On a more personal basis, I am participating in the NIH Sister Study. This is a long-term study of the environmental and genetic risk factors for breast cancer with a database of approximately 50,000 initially cancer-free women whose sisters were diagnosed with breast cancer. The really difficult problem with environmental and chemical carcinogens, and other risk factors, is that it is very difficult to show a cause-effect relationship. Exposure to a toxin has a certain probability of causing cancer and often doesn’t present itself until almost a lifetime of accumulation. Toxins also combine with other factors in an individual and the environment in complex ways.
Diagnosis. We have got to come up with better and more innovative methods for diagnosis that do not rely on radiation, i.e., screening by mammography. It is very difficult to convince people to not have mammograms earlier and earlier in life. There is a huge amount of fear out there now—very justified because we are in the middle of an epidemic—but mammograms themselves have a limited risk-benefit ratio. I would like to see attention paid to diagnostic alternatives for women of different races for whom cancer may present itself in ways that are not necessarily like the norm for white women. For example, despite increased screening mammography for African American women, their mortality rates have not declined. Death rates for black women were 42% higher (2012) than for white women. Also, black women have higher rates of aggressive triple-negative than white women.
I also think that the diagnosis of later stage metastatic breast cancer needs research. As someone diagnosed with early stage breast cancer, I have been told that I must wait and see if it comes to me in other parts of my body and to report anything unusual! What this suggests to me is that we simply have to spend more on the basic research of cancer itself and how it spreads within the body.
Treatment: CO$T, CO$T CO$T. In general, most of our treatment methods are drug-based chemotherapy. I am incredibly concerned about the cost of these drugs and the monopoly and control that pharmaceutical companies have over determining treatment without evidence-based clinical testing. The average price of cancer drugs for a year is estimated to exceed $100,000 according to a report published in the Mayo Clinic Proceedings by a group of 118 leading cancer experts. They have called for action including new regulations to control the high cost of cancer drugs. Even with health insurance, your out-of-pocket expenses may be as much as $25,000 to $30,000 a year. Many are left with having to decide between paying for cancer treatment and other vital needs. These costs have a huge impact on lower income people and given 1 out of 3 Americans have a lifetime chance of cancer, we are all at serious financial risk.

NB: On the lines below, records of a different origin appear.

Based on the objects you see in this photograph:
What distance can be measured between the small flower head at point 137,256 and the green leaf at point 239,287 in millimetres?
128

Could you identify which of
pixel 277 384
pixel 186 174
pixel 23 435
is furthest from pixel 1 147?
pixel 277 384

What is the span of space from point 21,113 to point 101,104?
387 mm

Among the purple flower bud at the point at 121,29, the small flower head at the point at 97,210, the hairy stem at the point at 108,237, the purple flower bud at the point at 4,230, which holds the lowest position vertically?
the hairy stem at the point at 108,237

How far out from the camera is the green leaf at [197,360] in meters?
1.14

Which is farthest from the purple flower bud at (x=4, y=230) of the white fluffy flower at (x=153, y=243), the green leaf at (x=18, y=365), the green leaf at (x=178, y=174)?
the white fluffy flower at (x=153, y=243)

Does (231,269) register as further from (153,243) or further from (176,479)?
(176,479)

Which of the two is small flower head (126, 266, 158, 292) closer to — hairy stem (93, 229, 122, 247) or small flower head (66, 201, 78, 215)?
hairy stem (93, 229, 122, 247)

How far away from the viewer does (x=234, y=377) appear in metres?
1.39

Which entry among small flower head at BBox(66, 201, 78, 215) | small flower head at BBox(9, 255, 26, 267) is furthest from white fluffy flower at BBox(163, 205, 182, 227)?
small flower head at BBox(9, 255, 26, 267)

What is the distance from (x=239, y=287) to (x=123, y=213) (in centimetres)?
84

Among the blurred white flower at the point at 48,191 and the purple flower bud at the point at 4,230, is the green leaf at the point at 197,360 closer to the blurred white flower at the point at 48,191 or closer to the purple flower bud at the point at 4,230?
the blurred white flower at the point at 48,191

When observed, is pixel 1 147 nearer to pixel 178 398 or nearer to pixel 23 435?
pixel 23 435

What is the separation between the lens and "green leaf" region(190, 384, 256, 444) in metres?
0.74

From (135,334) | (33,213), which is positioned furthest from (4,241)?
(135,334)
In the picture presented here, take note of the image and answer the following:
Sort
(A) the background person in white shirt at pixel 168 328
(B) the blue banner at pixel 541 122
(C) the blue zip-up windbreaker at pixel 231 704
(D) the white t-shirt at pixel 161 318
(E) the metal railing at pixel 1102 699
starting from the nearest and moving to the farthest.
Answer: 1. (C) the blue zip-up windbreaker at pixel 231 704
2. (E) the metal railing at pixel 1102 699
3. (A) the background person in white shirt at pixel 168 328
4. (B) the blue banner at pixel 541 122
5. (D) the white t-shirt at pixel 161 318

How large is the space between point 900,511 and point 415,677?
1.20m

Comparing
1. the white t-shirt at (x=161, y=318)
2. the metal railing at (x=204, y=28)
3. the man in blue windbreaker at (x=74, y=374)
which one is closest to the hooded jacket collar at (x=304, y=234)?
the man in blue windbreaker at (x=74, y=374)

A change.org petition launched by this report can be found at: http://chn.ge/1DCWT1M
Clearly, we need to develop other methods of treatment that are more sophisticated, rather than the toxic drugs for standard chemotherapy. As it is now, we barely have any effective treatment for metastatic breast cancer or for other reproductive cancers such as ovarian cancer. Although immunotherapy seems promising, it has not appeared to be very effective for breast cancer.
Bottom Line. I’m left with the fact that there is a lot of work for us in Breast Cancer Action. I look forward to joining with all the other incredible members who make up this powerful organization.